How to decrypt Duterte’s words

So when do we know if the President is talking sense?

His spokesman says always listen to Malacañang press briefings.

Presidential spokesman Ernesto Abella issued the statement after President Rodrigo Duterte said on Wednesday that only two of his five statements are true.

“Listen to the press conferences. All right?” Abella said in a Palace briefing on Thursday when asked how reporters would know if the President is talking serious or just kidding.

“Well, technically, what we do emphasize in the press conferences are vetted and properly vetted — I’m not saying it’s not properly vetted, I’m saying, simply saying that at this stage when we say it, it simply means to say we have gone through the process of discerning whether it was a joke or not,” he added.

Duterte, in a speech on Wednesday at the Bureau of Customs, admitted: “Eh, sa limang salita [ko], dalawa lang ‘yung tama niyan, ‘yung tatlo puro kalokohan ‘yan,” he said.

(Two out of five things I’ve said were true. The rest were nonsense.)

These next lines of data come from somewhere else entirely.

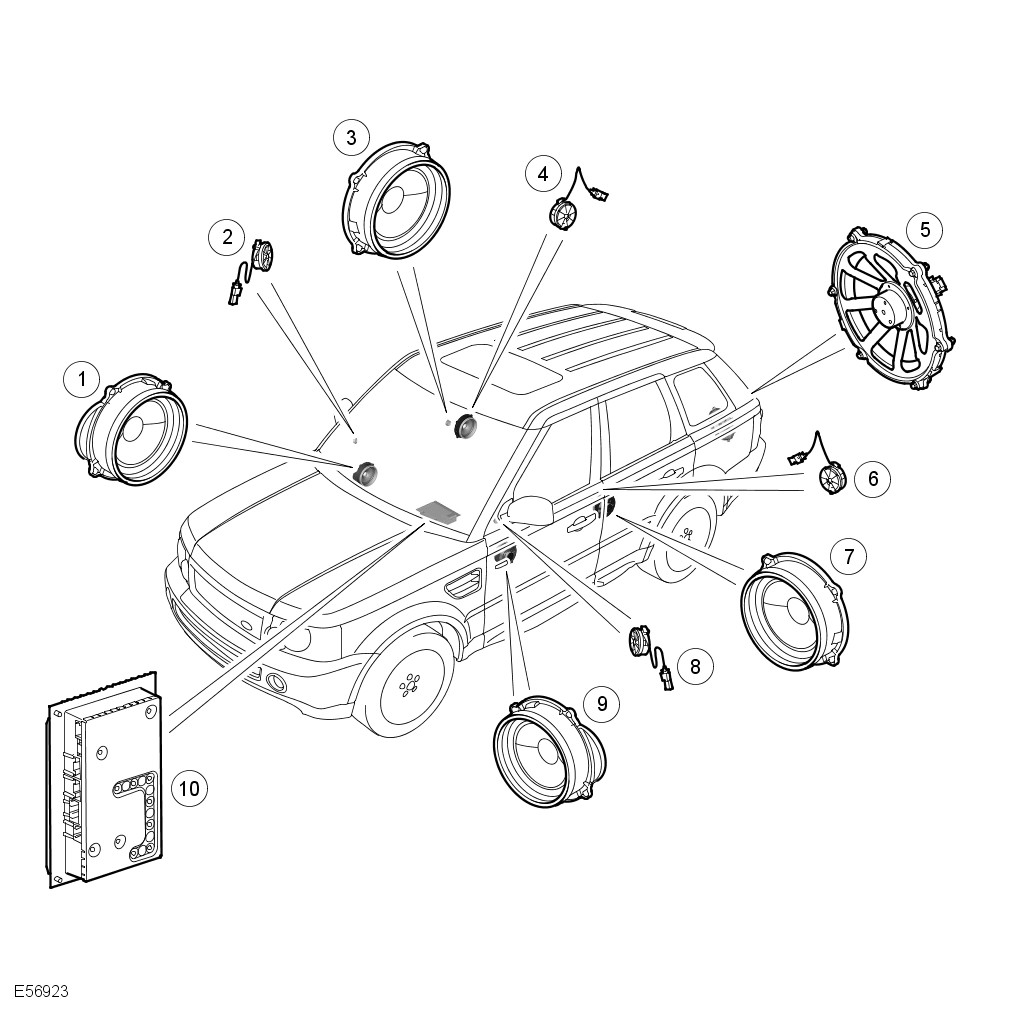 3
4
2
5
1
6
7
8
9
10
E56923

Asked to expound on this, Abella said the President was just trying to be “colorful.”

He said Duterte is “very serious” and “is very consistent” with his statements – but sometimes he deviates and could “be quite humorous.”

“But when there’s a particular statement that needs to be, for example, if it tends to be policy, it would be underlined here. It would be underlined during the press conferences,” he said.

The President has said the media are not “attuned to his character.”

Duterte had issued statements in the past public speeches and interviews which he would latter claim as nothing but jokes.

During his arrival speech from a state visit in Japan in October, the chief executive said he would stop swearing because God talked to him while on his way back to the Philippines.

Several days after, he said he was not serious when he said God talked to him.

In August 2015, the President threatened to pull the Philippines out of the United Nations as he launched a profanity-laden tirade against the world body for criticizing his brutal war on drugs.

He, however, said that his threat was made in jest.

During the campaign period, the then Davao City mayor said he would ride a jetski to the disputed West Philippine Sea but later clarified, after being elected as President, that he won’t do it, explaining it was just a hyperbole.